間違いがあると困るので、自分の事業計画をもとに整備局での相談をおすすめします。
建築業許可の取得条件
そんな建築業許可ですが、取得に当たってはクリアしなければならない条件がたくさんあります。
一つでもクリアできないと建築業許可証は発行されないので、気をつけましょう。
以下に挙げる4つの条件を見てください。
- 経営業務の管理責任者が最低1人いること
- 専任技術者が最低1人いること
- 所定以上の自己資本があること
- 欠格要件がなかったり誠実性があること
それぞれ詳しく見ていきましょう。
経営業務の管理責任者が最低1人いること
建築業況許可を得るには、「経営業務の管理責任者が最低1人以上」いなければなりません。
といわれても、いまいちピンとこないですよね。
次の項目で、経営業務の管理責任者とは誰を指すのか解説します。
しっかり確認してください。
経営業務管理責任者とは?
経営業務管理責任者(経管)とは、「建設業関連の仕事の経営経験を持っている人」を指します。
経営業務管理責任者になるには条件があるため、誰にでもなれるポジションではありません。
以下に挙げる条件を見てみましょう。
- 許可を受ける建設業種に関連して、5年以上の経営経験があること
- 許可を受ける建設業の業種「以外」で、7年以上の経営経験があること
- 許可を受ける建設業種に関して、経営業務管理責任者に準ずるポジションにあり、会社の執行役員として、経営業務を5年以上管理していた経験があること
- もしくは7年以上の経営業務補佐の経験があること
このように、5年もしくは7年以上の経営業務経験が無い人は、経営業務管理責任者にはなれません。
定義がわかりづらい場合は、窓口の職員に問い合わせてみましょう。
専任技術者が最低1人いること
経営業務管理責任者と同じく、最低1人以上の設置が義務づけられているのが「専任技術者」です。
専任技術者は経営業務管理責任者と同じく、所定の条件をクリアしなければならないので、誰にでも専任できるわけではありません。
次で詳しく見ていきましょう。
専任技術者とは?
専任技術者とは、契約の適切な締結や履行確保を目的とし、見積書の作成やクライアントとの技術的なやり取りを担当するポジションをいいます。
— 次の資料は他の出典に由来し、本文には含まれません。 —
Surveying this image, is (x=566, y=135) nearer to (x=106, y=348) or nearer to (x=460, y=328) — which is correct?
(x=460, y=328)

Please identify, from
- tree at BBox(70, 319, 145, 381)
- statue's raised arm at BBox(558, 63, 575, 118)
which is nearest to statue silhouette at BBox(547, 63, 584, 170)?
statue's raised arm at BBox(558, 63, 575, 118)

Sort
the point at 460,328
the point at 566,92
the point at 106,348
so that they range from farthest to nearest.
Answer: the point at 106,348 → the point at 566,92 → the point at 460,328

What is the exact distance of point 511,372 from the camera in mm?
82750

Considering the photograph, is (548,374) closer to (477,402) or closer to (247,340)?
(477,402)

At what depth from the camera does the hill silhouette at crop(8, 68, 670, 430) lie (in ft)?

専任技術者になる人は「建築士」や「1級施工管理技士」など定められた資格をもっているか、以下の条件を備えている必要があります。
- 建設業種に応じた実務経験が10年以上ある人
- 大学もしくは高専で、建設業種に応じた指定学科を修了した後、3年もしくは5年以上の実務経験を積んだ人
技術的な知識や経験が求められるので、技術力はもちろんコミュニケーション能力やマネジメント能力が要求されるポジションです。
所定以上の自己資本があること
この場合の所定以上の自己資本とは「現金500万円以上か500万円以上の純資産」を指します。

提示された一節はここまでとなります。